Jorge Berry

De Olímpicos

Los Juegos Olímpicos no son más que otra plataforma que algunos usan para hacer política y otros para hacer dinero. Los ejemplos abundan.

Tokio 2020 está por terminar. Son los Juegos Olímpicos más extraños, por decir lo menos, de este ejercicio de la fraternidad universal, de que se tenga memoria. Son los únicos Juegos que se han realizado sin un elemento esencial de competencia, que se llama público.

Todos sabemos que aquello del ‘espíritu olímpico’ no es más que una utopía, que fue desbancada hace muchos años ya por intereses económicos y políticos. Los Juegos no son más que otro elemento que algunos usan para hacer política, y otros usan para hacer dinero. Los ejemplos abundan.

Adolfo Hitler usó los Juegos Olímpicos de Berlín, en 1936, para demostrar al mundo la ‘superioridad’ de la raza blanca. Fracasó, en buena medida, por el legendario Jesse Owens, quien puso su piel negra en la cima del podio en los 100 metros planos.

Estados Unidos boicoteó los Juegos de Moscú 80, y en respuesta, la entonces URSS hizo lo mismo con los Juegos del 84 en Los Ángeles. También por motivos políticos ocurrió la tragedia de Múnich, en 1972, cuando un comando terrorista palestino mató a 11 miembros de la delegación israelí.

El otro gran motor de cambio en los Olímpicos es el dinero. Miles de millones de dólares se mueven en torno a los Juegos, y no solamente en las dos semanas de competencias cada cuatro años, sino de manera permanente.

En las últimas décadas del siglo 20 por fin se incorporó al profesionalismo en los Juegos. Ya era hora. Todos se enriquecían, menos los atletas, con las ya obsoletas reglas sobre el amateurismo, que impedían la participación de los mejores en cada disciplina. Con el dinero y la política, claro, llegaron las drogas para estimular peligrosamente las hazañas atléticas. Ese problema no se ha resuelto.

Los primeros 10 años de mi vida profesional los dediqué al deporte, y les puedo decir, sin temor a equivocarme, que lo único que ha crecido en el deporte mexicano es la cuenta de cheques de sus dirigentes. No importa el monto del presupuesto del gobierno asignado para el deporte. Casi nada le llega a los atletas. De eso se quejaba amargamente Ana Gabriela Guevara, medallista olímpica en 400 metros planos.
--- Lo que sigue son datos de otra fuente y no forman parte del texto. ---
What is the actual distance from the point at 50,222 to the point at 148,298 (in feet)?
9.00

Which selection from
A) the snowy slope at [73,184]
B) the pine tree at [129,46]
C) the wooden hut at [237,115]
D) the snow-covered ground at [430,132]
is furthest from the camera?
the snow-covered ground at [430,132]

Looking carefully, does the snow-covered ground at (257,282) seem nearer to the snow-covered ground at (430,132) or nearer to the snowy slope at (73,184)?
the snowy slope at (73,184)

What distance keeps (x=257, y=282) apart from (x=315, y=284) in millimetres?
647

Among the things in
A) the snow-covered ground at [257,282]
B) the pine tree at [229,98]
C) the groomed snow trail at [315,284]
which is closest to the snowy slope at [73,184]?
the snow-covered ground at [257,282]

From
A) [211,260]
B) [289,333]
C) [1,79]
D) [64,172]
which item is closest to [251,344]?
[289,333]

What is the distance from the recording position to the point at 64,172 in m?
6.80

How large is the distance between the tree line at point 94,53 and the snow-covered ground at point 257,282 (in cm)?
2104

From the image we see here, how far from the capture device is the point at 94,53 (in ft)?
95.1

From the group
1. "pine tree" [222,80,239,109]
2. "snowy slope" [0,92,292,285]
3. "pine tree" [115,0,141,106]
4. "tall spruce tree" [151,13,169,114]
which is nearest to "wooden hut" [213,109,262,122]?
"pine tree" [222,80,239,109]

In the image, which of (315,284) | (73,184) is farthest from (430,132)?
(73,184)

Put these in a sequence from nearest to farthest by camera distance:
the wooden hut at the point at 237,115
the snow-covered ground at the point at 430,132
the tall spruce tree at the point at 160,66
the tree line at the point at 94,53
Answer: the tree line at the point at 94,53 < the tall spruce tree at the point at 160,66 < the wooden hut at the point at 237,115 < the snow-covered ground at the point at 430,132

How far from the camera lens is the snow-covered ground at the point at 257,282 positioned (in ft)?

Cuando la señora tuvo en sus manos el futuro de los atletas, se le olvidaron sus quejas, e hizo exactamente lo mismo que quienes la precedieron; entregó contratos sin licitación, aumentó los moches, repartió con los presidentes de las federaciones (casi todos) y, por alguna razón que sólo ella y López Obrador conocen, permanece impune. A los atletas no les alcanzaba ni para los uniformes. La ASF de la hermosa guerrera le encontró toda clase de irregularidades, pero la fiscalía no procedió. Le debía millones al fisco, pero ni la señora Buenrostro le ha podido cobrar. Sus proyecciones de medallas quedaron en ridículo. Y, para colmo, quienes la acusaron con clara evidencia de corrupción, sufrieron un atentado que casi les cuesta la vida en plena calle del Puerto de Veracruz. Así no se puede.

Llevo más de 50 años inocentemente pensando que, con cada nuevo gobierno, ahora sí viene una reestructura que ayudará a los deportistas. Nunca se ha podido. El mejor intento fue con Bernardo de la Garza, el exmiembro del Partido Verde (¡ugh!), quien ocupó la dirección de Conade los últimos tres años de Calderón. No le alcanzó el tiempo. EPN pudo dar continuidad al proyecto, pero prefirió nombrar a su cómplice Alfredo Castillo, de lo peorcito que ha sufrido el deporte.

Total, que a México, con sus 120 millones de habitantes, sólo le queda la esperanza de un tercer lugar en futbol, para no irse a casa con tres tristes medallas de bronce. Y, seguramente, Pejelandia aplaudirá a la antes gran atleta, y ahora gran corrupta, los avances de nuestro deporte. Pero así somos, y por eso así estamos.